Microsoft Could Face $7 Billion In Fines Over Browser Choice Issue
In what could be another costly penalty for Microsoft, the EU has once again claimed that the company has failed to comply with a 2009 commitment. This commitment was to give Windows PC users a choice of what web browser they would use when Windows was first configured. Going back to March 2010 the choice screen was implemented and should have popped up when Windows was setup, displaying 11 browser choices for European users. The browsers, users could choose from included but were not limited to Firefox, Chrome, Opera, Safari, K-Meleon, Green Browser and more.
This new anti-trust probe apparently centers around the fact that as of Windows 7 Service Pack 1, this browser choice popup is no longer shown. While Microsoft has apologized for the problem, calling it a "technical error". The company has said it plans to have the issue fixed by the end of the week. Regardless of if it is fixed or not the possibility still exists that the EU could fine Microsoft 10% of its annual revenue which totaled $70 Billion last year alone.

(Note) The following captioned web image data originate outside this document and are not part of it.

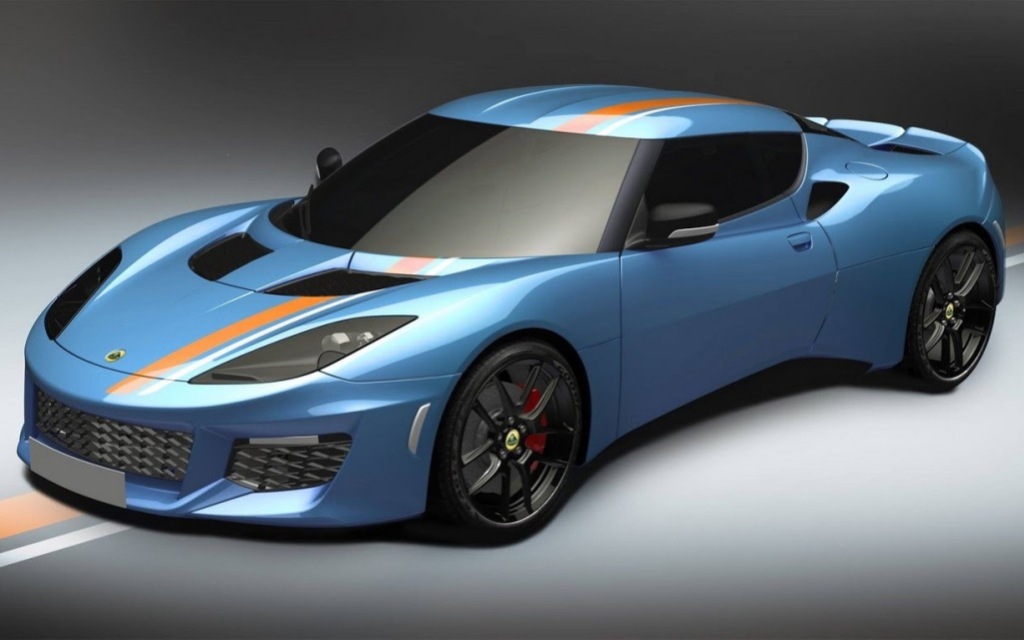 LOTUS EVORA 400 EXCLUSIVE EDITION TEVE SUAS CORES ESCOLHIDAS PELOS FÃS DA MARCA, foto 1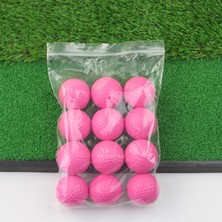 Charmant 12X Pu Sünger Uygulama Golf Topları Ekipman Golf Oyunları Vuruş Için Pratik (Yurt Dışından)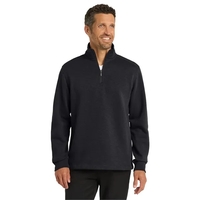 Port Authority Slub Fleece 1/4-Zip Pullover.... from ASI 84863 SanMar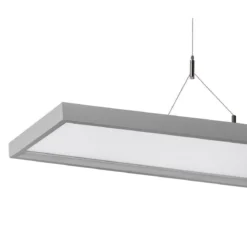 SLV 1006345 Worklight Dali Pendelleuchte silber 4000K 120cm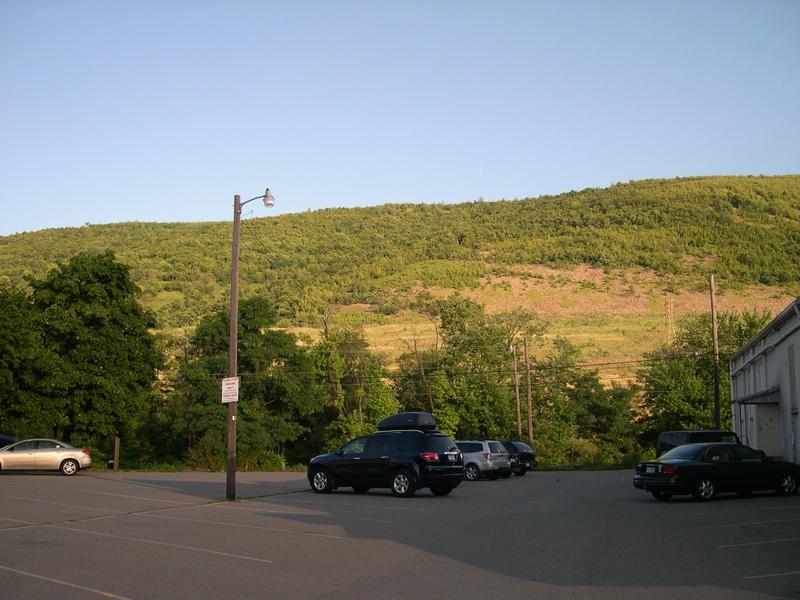 Blue Mountain view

This fine of $7 Billion when paired with previous fines of €497 million in 2004, €280.5 million in 2006 and a staggering €860 million in 2008 are certainly adding up. Should this anti-trust suit move forward the total fines paid by Microsoft to the EU could reach $9 Billion since 2004.
Microsoft initially complied with the agreement, but stopped showing the choice screen when a Windows 7 update called "Service Pack 1" rolled out in February 2011. The company's compliance reports to the European Commission stated that Microsoft was honoring its commitment, but the software giant recently admitted that it had not been displaying the choice screen.